TASK DESCRIPTION :: Would you please transcribe exactly the lines from the one containing "genus: Alces" through the end of the material below, and only those?
-------------------------
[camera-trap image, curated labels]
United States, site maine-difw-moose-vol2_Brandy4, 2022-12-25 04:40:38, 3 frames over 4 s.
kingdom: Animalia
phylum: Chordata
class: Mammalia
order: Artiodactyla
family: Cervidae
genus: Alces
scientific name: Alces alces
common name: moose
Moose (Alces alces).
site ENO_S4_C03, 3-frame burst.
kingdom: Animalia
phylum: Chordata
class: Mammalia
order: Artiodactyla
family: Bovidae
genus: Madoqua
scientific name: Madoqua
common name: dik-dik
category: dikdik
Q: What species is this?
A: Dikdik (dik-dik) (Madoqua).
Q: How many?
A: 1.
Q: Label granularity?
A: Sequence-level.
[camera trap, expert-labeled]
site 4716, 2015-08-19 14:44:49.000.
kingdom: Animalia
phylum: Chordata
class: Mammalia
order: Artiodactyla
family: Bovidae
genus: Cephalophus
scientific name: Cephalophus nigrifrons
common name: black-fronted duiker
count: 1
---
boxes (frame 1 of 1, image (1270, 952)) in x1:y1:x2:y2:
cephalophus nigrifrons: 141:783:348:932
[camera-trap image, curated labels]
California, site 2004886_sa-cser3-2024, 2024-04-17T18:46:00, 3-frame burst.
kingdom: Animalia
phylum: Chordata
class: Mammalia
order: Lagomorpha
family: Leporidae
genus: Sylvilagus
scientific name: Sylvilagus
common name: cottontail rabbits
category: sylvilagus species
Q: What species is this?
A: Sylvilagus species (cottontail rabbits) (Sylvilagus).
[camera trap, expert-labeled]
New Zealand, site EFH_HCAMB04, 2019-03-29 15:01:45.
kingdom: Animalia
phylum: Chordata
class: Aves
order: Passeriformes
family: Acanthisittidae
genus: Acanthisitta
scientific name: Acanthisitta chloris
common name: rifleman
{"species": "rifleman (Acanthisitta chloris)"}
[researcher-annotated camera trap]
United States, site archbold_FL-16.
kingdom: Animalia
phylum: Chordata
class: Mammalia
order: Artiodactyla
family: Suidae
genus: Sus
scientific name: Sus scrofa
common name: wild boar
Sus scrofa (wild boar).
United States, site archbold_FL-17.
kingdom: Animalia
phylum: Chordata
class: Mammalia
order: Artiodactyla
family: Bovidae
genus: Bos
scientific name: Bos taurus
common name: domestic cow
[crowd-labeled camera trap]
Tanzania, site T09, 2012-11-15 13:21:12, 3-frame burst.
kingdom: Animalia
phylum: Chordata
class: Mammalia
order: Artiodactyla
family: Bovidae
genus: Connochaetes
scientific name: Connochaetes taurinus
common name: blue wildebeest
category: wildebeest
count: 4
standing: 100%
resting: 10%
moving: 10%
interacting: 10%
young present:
-------------------------
ANSWER BELOW ::
genus: Alces
scientific name: Alces alces
common name: moose
Moose (Alces alces).
site ENO_S4_C03, 3-frame burst.
kingdom: Animalia
phylum: Chordata
class: Mammalia
order: Artiodactyla
family: Bovidae
genus: Madoqua
scientific name: Madoqua
common name: dik-dik
category: dikdik
Q: What species is this?
A: Dikdik (dik-dik) (Madoqua).
Q: How many?
A: 1.
Q: Label granularity?
A: Sequence-level.
[camera trap, expert-labeled]
site 4716, 2015-08-19 14:44:49.000.
kingdom: Animalia
phylum: Chordata
class: Mammalia
order: Artiodactyla
family: Bovidae
genus: Cephalophus
scientific name: Cephalophus nigrifrons
common name: black-fronted duiker
count: 1
---
boxes (frame 1 of 1, image (1270, 952)) in x1:y1:x2:y2:
cephalophus nigrifrons: 141:783:348:932
[camera-trap image, curated labels]
California, site 2004886_sa-cser3-2024, 2024-04-17T18:46:00, 3-frame burst.
kingdom: Animalia
phylum: Chordata
class: Mammalia
order: Lagomorpha
family: Leporidae
genus: Sylvilagus
scientific name: Sylvilagus
common name: cottontail rabbits
category: sylvilagus species
Q: What species is this?
A: Sylvilagus species (cottontail rabbits) (Sylvilagus).
[camera trap, expert-labeled]
New Zealand, site EFH_HCAMB04, 2019-03-29 15:01:45.
kingdom: Animalia
phylum: Chordata
class: Aves
order: Passeriformes
family: Acanthisittidae
genus: Acanthisitta
scientific name: Acanthisitta chloris
common name: rifleman
{"species": "rifleman (Acanthisitta chloris)"}
[researcher-annotated camera trap]
United States, site archbold_FL-16.
kingdom: Animalia
phylum: Chordata
class: Mammalia
order: Artiodactyla
family: Suidae
genus: Sus
scientific name: Sus scrofa
common name: wild boar
Sus scrofa (wild boar).
United States, site archbold_FL-17.
kingdom: Animalia
phylum: Chordata
class: Mammalia
order: Artiodactyla
family: Bovidae
genus: Bos
scientific name: Bos taurus
common name: domestic cow
[crowd-labeled camera trap]
Tanzania, site T09, 2012-11-15 13:21:12, 3-frame burst.
kingdom: Animalia
phylum: Chordata
class: Mammalia
order: Artiodactyla
family: Bovidae
genus: Connochaetes
scientific name: Connochaetes taurinus
common name: blue wildebeest
category: wildebeest
count: 4
standing: 100%
resting: 10%
moving: 10%
interacting: 10%
young present:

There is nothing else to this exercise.